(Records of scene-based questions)
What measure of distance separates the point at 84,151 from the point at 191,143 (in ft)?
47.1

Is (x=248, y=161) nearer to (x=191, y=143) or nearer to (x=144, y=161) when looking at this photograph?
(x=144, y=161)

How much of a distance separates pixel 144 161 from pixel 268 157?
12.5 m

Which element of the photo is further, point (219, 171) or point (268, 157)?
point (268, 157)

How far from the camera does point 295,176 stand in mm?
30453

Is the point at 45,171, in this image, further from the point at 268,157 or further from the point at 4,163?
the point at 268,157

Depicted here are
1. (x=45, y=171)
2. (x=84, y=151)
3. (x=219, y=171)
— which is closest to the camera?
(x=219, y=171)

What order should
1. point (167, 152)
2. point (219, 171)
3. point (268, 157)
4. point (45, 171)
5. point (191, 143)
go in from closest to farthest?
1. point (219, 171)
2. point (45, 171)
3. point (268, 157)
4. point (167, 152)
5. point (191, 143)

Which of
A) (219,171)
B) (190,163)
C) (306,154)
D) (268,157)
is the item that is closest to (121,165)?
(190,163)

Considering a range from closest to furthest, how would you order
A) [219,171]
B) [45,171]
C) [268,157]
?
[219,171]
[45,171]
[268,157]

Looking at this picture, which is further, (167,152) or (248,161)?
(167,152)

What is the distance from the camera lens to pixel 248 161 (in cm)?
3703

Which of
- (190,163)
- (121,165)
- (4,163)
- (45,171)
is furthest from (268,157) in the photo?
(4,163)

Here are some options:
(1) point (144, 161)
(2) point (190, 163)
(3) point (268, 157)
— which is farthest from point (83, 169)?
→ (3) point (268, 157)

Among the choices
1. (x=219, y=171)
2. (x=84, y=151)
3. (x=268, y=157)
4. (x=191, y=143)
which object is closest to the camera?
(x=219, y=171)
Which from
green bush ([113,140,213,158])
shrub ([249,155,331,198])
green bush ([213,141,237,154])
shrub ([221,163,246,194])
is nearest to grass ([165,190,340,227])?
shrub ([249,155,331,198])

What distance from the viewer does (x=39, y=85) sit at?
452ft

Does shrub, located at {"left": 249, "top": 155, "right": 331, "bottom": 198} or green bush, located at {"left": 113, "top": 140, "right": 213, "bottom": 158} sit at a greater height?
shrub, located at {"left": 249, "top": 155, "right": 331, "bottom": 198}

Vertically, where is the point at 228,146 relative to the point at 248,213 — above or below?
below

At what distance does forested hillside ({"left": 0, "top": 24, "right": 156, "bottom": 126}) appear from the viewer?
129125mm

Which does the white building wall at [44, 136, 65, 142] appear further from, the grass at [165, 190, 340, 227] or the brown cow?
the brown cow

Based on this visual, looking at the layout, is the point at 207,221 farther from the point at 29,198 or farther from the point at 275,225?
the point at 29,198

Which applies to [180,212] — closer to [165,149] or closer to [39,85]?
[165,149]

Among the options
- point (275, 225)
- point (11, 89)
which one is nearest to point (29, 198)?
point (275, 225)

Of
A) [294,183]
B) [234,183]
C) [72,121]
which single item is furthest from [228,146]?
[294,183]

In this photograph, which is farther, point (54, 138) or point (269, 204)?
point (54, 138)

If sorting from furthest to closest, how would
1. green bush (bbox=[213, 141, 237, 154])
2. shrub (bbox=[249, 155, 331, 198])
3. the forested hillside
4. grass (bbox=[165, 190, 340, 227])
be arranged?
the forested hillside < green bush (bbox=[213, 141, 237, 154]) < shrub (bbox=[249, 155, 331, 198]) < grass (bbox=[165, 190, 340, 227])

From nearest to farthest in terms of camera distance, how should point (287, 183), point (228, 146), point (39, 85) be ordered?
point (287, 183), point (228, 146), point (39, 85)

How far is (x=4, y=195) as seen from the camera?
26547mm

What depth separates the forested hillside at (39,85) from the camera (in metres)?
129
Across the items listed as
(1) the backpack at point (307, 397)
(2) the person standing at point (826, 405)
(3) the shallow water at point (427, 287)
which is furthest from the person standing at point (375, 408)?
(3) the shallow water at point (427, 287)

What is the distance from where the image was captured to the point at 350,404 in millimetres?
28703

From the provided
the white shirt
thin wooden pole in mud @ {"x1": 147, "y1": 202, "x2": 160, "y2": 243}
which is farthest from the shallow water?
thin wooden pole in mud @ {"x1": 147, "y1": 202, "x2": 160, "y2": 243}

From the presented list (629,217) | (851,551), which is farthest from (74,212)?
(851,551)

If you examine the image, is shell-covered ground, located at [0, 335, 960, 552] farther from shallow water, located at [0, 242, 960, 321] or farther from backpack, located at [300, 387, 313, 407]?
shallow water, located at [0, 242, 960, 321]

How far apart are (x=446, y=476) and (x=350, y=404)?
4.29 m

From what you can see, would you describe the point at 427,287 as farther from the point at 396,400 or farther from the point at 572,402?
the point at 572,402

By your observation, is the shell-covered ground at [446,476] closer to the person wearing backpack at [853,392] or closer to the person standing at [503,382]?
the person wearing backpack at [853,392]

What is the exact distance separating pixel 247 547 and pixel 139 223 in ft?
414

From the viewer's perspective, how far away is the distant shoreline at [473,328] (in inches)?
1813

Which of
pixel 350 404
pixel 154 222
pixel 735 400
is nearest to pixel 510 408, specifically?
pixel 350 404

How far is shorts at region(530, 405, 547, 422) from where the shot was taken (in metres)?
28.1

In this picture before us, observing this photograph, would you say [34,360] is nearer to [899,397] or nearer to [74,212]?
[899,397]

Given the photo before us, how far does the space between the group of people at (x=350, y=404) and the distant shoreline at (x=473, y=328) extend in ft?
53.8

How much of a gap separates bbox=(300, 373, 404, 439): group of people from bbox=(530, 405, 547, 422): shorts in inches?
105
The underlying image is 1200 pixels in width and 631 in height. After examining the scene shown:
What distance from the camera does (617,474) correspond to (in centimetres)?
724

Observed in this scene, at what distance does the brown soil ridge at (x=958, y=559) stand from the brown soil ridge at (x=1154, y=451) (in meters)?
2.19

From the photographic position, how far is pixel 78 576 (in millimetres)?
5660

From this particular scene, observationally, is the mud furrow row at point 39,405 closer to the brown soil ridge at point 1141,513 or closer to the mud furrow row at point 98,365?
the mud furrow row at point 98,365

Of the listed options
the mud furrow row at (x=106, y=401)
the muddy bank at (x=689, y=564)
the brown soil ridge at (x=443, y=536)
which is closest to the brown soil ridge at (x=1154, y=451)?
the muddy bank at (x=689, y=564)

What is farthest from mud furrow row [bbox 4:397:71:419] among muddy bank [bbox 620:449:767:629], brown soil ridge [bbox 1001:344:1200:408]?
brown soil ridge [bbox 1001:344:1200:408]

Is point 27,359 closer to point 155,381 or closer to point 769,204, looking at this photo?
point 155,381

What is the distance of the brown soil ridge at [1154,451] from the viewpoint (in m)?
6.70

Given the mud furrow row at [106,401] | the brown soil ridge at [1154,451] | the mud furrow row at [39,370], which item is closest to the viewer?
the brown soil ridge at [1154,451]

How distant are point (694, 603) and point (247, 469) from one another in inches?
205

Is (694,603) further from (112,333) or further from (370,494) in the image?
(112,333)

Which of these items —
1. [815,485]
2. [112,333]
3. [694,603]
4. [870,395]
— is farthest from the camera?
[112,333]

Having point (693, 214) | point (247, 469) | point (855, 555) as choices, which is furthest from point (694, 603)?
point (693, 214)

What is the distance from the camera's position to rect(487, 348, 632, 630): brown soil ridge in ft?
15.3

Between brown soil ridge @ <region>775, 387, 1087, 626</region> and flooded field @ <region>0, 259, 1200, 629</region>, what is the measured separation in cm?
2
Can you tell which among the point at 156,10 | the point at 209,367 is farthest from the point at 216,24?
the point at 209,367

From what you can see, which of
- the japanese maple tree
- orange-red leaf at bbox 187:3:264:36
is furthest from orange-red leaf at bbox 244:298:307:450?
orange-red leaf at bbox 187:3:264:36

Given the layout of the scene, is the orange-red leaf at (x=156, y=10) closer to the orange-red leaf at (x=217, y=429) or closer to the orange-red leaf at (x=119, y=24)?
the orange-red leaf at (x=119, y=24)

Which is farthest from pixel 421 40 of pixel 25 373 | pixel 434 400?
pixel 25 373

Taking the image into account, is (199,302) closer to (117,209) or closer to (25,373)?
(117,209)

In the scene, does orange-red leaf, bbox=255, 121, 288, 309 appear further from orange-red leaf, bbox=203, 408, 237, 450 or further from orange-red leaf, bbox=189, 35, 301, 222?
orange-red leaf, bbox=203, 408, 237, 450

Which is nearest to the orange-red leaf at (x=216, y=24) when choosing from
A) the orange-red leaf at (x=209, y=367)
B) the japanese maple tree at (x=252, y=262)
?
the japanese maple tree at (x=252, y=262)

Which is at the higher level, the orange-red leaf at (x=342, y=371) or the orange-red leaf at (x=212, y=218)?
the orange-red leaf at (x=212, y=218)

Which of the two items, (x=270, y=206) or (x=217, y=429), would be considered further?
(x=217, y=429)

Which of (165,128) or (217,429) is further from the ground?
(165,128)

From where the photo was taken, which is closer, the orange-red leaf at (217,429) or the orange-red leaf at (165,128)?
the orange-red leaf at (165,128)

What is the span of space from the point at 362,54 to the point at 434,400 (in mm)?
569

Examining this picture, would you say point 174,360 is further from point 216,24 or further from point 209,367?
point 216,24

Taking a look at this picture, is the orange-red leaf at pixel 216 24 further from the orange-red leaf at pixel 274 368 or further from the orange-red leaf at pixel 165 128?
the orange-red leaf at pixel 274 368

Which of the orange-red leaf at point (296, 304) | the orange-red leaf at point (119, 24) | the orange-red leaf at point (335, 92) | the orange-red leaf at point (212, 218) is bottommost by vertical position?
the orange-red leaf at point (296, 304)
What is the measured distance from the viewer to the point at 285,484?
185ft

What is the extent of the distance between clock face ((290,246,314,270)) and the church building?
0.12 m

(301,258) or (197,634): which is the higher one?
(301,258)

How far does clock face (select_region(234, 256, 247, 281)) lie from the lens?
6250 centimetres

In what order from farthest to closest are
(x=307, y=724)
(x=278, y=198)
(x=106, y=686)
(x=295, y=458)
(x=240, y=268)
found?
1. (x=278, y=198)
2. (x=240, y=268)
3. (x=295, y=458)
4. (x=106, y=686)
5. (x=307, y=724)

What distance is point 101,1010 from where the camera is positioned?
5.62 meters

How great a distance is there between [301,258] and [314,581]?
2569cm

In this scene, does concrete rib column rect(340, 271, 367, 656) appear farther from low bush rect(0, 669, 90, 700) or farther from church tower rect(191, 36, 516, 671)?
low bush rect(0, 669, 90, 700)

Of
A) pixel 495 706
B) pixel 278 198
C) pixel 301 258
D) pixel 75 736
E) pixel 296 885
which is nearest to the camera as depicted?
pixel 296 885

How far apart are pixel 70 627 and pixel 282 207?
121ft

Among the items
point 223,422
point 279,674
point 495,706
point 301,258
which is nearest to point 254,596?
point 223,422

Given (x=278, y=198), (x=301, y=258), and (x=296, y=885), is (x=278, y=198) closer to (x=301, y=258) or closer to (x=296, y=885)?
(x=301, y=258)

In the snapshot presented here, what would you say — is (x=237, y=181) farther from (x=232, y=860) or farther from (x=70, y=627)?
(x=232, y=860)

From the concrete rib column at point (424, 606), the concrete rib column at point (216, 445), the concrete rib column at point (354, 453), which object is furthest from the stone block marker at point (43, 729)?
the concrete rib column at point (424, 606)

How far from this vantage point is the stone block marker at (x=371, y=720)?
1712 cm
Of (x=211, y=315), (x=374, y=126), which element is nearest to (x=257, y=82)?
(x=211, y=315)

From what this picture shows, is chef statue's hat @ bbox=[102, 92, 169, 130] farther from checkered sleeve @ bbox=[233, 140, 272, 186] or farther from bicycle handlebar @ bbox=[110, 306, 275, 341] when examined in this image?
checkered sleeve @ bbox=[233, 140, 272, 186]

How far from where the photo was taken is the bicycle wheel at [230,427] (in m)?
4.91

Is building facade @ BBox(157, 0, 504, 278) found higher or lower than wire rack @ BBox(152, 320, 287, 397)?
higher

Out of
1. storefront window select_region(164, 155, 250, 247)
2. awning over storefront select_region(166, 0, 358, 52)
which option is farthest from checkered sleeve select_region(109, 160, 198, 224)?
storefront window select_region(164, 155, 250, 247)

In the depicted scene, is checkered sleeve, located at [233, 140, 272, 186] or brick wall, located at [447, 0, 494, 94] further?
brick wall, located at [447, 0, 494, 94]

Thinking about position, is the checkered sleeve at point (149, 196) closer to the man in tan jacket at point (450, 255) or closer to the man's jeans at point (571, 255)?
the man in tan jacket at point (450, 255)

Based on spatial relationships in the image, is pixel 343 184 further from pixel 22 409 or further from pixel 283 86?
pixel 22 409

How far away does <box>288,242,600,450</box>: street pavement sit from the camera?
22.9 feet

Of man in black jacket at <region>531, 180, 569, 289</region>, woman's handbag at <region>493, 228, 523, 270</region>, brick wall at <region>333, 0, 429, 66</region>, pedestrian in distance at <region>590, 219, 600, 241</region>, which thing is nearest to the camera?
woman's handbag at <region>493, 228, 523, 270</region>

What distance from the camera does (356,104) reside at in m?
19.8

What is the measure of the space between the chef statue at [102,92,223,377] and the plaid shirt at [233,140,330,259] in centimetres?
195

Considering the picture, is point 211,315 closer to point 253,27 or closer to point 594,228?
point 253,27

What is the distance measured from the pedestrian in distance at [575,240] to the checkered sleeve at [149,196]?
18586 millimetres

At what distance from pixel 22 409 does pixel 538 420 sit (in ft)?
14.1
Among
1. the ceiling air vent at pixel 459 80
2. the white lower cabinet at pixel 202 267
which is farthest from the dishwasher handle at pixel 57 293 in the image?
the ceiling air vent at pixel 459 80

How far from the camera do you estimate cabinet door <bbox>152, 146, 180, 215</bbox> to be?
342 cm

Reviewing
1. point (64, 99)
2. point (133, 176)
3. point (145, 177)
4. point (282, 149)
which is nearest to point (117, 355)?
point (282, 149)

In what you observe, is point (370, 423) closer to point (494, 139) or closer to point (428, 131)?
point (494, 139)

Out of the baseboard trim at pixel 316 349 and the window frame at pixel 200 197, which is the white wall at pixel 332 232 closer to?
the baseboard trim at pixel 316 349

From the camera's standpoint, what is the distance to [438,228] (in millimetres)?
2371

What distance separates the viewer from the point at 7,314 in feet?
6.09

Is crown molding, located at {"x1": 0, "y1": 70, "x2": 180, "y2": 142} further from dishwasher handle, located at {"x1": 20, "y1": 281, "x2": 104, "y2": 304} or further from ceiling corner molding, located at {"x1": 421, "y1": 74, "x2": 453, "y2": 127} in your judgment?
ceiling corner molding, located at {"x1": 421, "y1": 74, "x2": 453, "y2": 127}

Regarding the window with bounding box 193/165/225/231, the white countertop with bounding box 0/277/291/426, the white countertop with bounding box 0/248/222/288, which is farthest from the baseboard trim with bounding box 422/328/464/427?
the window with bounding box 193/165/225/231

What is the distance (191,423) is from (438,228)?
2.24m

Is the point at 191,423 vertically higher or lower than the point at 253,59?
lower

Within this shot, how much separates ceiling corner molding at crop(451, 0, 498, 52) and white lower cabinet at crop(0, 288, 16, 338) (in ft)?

- **TASK TO COMPLETE**
Would you give again, word for word, every line from the one with "Regarding the window" through the final line of the listing above?

- **WRITTEN SOLUTION**
Regarding the window with bounding box 193/165/225/231, the white countertop with bounding box 0/277/291/426, the white countertop with bounding box 0/248/222/288, which is farthest from the baseboard trim with bounding box 422/328/464/427?
the window with bounding box 193/165/225/231

What is the distance (191,423) is from (438,228)?
2.24m

Is the point at 191,423 vertically higher or lower than the point at 253,59?
lower

Within this shot, how much separates ceiling corner molding at crop(451, 0, 498, 52) and white lower cabinet at crop(0, 288, 16, 338) (in ft)?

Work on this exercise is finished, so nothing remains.